We could not carry out the planned sensitivity analyses evaluating methodological quality, population characteristics, or monitoring methods because of the small number of included studies. The removal of the outlying study,³⁹ which used an unvalidated monitor, resulted in marginal changes (because of the small sample size of the excluded study) in sensitivity of clinic measurement from 74.6% (60.7% to 84.8%) to 72.6% (56.7% to 84.2%) and in specificity from 74.6% (47.9% to 90.4%) to 77.9% (49.1% to 92.8%).

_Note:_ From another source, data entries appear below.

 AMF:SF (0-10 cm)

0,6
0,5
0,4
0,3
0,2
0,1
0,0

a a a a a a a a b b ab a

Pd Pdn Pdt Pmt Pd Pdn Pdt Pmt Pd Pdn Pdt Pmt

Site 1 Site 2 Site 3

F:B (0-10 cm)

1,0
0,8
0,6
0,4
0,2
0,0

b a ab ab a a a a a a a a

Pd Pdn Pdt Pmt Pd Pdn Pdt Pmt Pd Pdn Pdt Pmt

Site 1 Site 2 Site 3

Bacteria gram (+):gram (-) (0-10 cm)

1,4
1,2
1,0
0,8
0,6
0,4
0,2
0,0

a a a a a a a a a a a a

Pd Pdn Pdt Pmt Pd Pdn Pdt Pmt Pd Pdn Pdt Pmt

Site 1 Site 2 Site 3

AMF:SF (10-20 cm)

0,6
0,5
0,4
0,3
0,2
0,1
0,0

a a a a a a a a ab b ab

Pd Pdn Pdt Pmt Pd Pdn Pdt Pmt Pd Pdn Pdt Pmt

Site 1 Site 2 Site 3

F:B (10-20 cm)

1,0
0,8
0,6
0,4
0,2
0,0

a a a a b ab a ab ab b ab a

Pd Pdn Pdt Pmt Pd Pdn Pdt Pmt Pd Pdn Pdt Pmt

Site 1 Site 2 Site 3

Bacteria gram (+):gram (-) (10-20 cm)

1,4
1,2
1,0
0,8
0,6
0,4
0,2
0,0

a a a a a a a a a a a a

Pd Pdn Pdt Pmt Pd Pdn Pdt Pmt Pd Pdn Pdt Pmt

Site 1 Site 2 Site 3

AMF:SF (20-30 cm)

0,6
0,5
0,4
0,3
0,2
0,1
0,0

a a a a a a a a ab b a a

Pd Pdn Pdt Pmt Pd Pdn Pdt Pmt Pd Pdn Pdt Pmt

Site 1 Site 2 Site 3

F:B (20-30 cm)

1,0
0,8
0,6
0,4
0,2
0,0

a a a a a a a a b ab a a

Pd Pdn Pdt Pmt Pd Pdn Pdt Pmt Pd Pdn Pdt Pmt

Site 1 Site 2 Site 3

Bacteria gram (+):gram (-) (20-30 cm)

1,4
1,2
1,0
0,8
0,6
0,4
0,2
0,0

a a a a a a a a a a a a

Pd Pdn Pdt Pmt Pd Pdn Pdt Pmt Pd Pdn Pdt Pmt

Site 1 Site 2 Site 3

Sensitivity analysis of clinic comparisons including only those with mean blood pressures close to or above the diagnostic threshold found a sensitivity of 85.6% (81.0% to 89.2%) and specificity of 45.9% (33.0% to 59.3%) for clinic blood pressure. As all three included studies of home monitoring comparisons used a typical general practice screening population with no control group of normotensive people, we did not perform a further sensitivity analysis.

Discussion

Summary of findings

This review has shown that neither clinic nor home measurements of blood pressure are sufficiently specific or sensitive in the diagnosis of hypertension. We included 20 studies with 5683 patients that compared different methods of diagnosing hypertension in diverse populations with a range of thresholds applied. In the nine studies that used similar diagnostic thresholds and were included in the meta-analysis (two comparing home with ambulatory measurement only, six comparing clinic with ambulatory measurement only, and one study comparing all three methods), neither clinic nor home measurement could be unequivocally recommended as a single diagnostic test. Clinic measurement, the current reference in most clinical work and guidelines, performed poorly in comparison with ambulatory measurement, and, given that clinic measurements are also least predictive in terms of cardiovascular outcome, this is not reassuring for daily practice.¹⁰ ¹¹ ¹² ¹⁶ ¹⁷ ¹⁸ Home monitoring provided better sensitivity and might be suitable for ruling out hypertension given its relative ease of use and availability compared with ambulatory monitoring. In the case of clinic measurement, the removal of studies with a mean blood pressure in the normotensive range reduced specificity still further. This has profound implications for the management of hypertension, suggesting that ambulatory monitoring might lead to more appropriate targeting of treatment rather than starting patients on lifelong antihypertensive treatment on the basis of clinic measurements alone, as currently recommended.⁵ In clinical practice, this will be particularly important near the threshold for diagnosis, where most errors in categorisation will occur if ambulatory monitoring is not used.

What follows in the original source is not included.